CONSIGNES DE L'EXERCICE:
**A.** D'après l'extrait sur le coût des échecs aux examens, quelle part du budget de l'exercice 2011 représente le montant cumulé alloué à l'enseignement secondaire et à l'éducation de base ?
**B.** Rédigez la suite de l'extrait sur le coût des échecs aux examens, en reprenant après sa dernière phrase.

EXTRAIT DU TEXTE:
____________

Au-delà de toute cette analyse il y a une question : « à qui profite le crime ». Pour une fois à personne si ce n’est aux démons du sous-développement et de la médiocrité qui tiennent nos états bananiers. En effet, l’Etat, c’est-à-dire le contribuable, alloue la plus grande part de son revenu à l’éducation de la jeunesse. L’Etat dépense plus de 187 150 milliards pour l’enseignement secondaire et 144 382 milliards pour l’éducation de base soit un montant cumulé de 331 532 milliards de francs CFA soit plus de 21% du budget de l’exercice 2011. L’impact d’un taux d’échec de 60 % aux examens signifie simplement une perte de budget du même ordre, soit 112 290 milliards F CFA par an uniquement pour le secondaire. A cette somme il faut ajouter les coûts supportés par les parents et l’estimation des pertes de revenus futurs des élèves, car c’est bien une année de leur vie qui se perd.

____________

DONNÉES FOURNIES:
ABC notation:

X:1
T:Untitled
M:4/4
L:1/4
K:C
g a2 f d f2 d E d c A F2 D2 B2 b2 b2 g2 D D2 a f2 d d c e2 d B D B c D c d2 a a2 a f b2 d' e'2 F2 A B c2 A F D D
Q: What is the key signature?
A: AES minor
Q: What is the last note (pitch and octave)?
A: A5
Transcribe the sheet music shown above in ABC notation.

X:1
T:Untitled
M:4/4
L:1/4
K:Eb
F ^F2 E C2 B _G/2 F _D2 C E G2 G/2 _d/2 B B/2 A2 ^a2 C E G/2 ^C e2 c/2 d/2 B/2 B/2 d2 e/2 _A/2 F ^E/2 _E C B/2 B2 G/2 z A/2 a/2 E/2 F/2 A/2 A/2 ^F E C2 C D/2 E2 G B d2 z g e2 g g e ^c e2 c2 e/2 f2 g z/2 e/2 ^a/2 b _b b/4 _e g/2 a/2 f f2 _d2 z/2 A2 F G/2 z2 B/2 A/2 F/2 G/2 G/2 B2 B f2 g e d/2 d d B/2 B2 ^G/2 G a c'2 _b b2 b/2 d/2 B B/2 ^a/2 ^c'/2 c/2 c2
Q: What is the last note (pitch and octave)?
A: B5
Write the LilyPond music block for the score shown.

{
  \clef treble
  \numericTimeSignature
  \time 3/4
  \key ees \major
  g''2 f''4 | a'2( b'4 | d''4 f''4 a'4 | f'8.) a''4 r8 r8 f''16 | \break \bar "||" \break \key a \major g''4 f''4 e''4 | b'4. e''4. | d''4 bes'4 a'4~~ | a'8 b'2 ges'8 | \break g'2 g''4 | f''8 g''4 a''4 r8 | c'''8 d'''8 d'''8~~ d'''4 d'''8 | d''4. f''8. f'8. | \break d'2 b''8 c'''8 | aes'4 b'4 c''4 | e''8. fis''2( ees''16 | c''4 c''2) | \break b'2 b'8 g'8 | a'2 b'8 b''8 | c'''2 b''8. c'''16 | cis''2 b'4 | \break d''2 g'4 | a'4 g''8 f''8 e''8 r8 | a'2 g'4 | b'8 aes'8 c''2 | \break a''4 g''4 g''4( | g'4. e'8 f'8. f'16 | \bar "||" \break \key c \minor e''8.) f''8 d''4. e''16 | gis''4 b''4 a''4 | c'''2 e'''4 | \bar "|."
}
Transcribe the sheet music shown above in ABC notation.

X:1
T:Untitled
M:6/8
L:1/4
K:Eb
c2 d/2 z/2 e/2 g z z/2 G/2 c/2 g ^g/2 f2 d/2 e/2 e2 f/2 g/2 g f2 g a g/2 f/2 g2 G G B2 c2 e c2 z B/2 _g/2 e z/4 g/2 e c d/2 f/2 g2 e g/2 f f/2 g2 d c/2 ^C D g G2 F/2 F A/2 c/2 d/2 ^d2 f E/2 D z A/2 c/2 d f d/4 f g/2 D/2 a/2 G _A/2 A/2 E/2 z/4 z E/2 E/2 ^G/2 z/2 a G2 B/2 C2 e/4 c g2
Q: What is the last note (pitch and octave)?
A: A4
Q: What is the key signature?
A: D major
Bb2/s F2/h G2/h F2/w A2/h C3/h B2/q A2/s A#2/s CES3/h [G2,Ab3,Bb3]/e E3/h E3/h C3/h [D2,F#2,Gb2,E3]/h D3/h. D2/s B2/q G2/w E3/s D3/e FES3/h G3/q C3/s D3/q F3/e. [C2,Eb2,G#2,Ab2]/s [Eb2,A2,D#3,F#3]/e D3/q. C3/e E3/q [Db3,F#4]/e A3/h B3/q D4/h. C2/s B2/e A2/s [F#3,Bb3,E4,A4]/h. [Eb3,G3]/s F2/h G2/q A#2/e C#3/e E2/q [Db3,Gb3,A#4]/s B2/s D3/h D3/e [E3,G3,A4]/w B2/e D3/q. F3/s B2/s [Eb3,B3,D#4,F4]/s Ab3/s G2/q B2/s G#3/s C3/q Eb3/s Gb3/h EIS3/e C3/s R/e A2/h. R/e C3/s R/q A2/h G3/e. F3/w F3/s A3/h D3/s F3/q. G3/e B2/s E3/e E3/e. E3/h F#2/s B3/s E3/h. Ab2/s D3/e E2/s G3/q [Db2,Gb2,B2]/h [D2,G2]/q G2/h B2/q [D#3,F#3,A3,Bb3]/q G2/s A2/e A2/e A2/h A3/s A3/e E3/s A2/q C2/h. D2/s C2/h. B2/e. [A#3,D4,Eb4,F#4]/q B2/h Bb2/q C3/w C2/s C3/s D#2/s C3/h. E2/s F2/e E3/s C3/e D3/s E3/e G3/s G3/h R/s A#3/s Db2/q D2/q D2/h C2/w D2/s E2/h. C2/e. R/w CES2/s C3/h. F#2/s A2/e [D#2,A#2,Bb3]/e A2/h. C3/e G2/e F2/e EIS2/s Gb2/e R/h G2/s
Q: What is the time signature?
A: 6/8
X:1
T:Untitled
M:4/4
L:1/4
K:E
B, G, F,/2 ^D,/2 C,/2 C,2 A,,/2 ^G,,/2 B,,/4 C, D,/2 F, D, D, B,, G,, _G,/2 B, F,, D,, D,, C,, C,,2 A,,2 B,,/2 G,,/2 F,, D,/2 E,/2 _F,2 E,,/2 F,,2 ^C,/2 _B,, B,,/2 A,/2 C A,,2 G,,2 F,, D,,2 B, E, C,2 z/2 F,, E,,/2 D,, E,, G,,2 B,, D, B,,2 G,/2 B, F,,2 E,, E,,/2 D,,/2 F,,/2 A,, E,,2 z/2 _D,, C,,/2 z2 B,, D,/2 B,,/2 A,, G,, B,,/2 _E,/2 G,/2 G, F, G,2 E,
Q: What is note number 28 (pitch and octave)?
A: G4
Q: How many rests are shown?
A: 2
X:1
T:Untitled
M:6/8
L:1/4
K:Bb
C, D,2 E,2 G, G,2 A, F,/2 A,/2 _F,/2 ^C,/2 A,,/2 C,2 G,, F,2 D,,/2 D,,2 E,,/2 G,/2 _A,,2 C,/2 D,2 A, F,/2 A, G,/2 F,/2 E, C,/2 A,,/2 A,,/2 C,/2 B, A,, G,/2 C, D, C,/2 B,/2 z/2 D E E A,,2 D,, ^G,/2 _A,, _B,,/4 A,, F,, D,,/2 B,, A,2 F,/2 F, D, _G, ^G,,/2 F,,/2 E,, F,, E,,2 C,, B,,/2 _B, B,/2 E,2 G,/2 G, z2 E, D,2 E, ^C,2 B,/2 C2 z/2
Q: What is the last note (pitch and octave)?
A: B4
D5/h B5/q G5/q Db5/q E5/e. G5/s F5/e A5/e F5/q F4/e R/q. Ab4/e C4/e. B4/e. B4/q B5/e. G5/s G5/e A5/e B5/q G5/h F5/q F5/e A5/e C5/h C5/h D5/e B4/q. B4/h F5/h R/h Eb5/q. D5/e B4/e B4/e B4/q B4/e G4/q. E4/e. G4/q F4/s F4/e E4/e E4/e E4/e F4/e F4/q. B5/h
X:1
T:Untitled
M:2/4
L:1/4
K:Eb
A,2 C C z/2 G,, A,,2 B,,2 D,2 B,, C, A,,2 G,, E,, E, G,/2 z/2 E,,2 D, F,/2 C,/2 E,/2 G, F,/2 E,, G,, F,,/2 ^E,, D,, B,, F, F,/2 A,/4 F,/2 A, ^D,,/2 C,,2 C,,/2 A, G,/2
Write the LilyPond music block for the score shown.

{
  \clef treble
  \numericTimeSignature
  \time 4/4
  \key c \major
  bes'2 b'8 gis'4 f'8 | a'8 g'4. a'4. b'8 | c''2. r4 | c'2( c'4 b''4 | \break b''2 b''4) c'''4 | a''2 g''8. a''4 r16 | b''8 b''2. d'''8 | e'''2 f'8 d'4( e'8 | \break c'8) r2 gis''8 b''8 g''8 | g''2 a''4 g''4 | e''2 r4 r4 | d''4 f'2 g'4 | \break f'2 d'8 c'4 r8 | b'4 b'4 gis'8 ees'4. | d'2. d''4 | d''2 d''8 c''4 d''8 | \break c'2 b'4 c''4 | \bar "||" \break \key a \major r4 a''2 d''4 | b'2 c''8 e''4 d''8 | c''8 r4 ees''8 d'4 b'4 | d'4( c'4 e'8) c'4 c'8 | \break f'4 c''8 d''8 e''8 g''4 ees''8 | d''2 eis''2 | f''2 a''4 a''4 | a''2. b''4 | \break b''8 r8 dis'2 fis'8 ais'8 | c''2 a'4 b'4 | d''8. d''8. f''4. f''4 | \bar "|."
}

____________

RÉPONSES PAR TÂCHE:
**A.** Plus de 21 % du budget de l'exercice 2011.

**B.**
La première et la plus fondamentale des solutions est de mettre sur pied un système éducatif endogène qui sans se couper des canons universels, doit se définir par rapport à nos besoins, à notre contexte et à nos moyens. C’est un système qui doit rentabiliser au mieux l’investissement consenti, produisant pour le marché de l’emploi des personnes exploitables et non des diplômés incapables d’exploiter le dixième de la formation reçue. Il faut réformer la mentalité de l’évaluateur qui doit être sanctionné s’il n’est pas capable de former des élèves ayant le niveau de l’examen. Il est hors de question de penser que les pays comme la France qui ont des forts taux de réussite ont des élèves plus intelligents. Il faut éviter de faire du saupoudrage notamment dans les petites classes où l’on ne comprend pas que l’école primaire atteigne des scores de quasiment 100% au CEPE, en totale contradiction avec le niveau de certains élèves. Il faut donc mettre l’accent sur la base. D’un autre côté il est incompréhensible d’obtenir des taux de 30% au Bac alors que ces élèves sont sensés avoir le niveau de la classe étant donné le tamis exercé par le probatoire. Vivement de vrais états généraux de l’éducation !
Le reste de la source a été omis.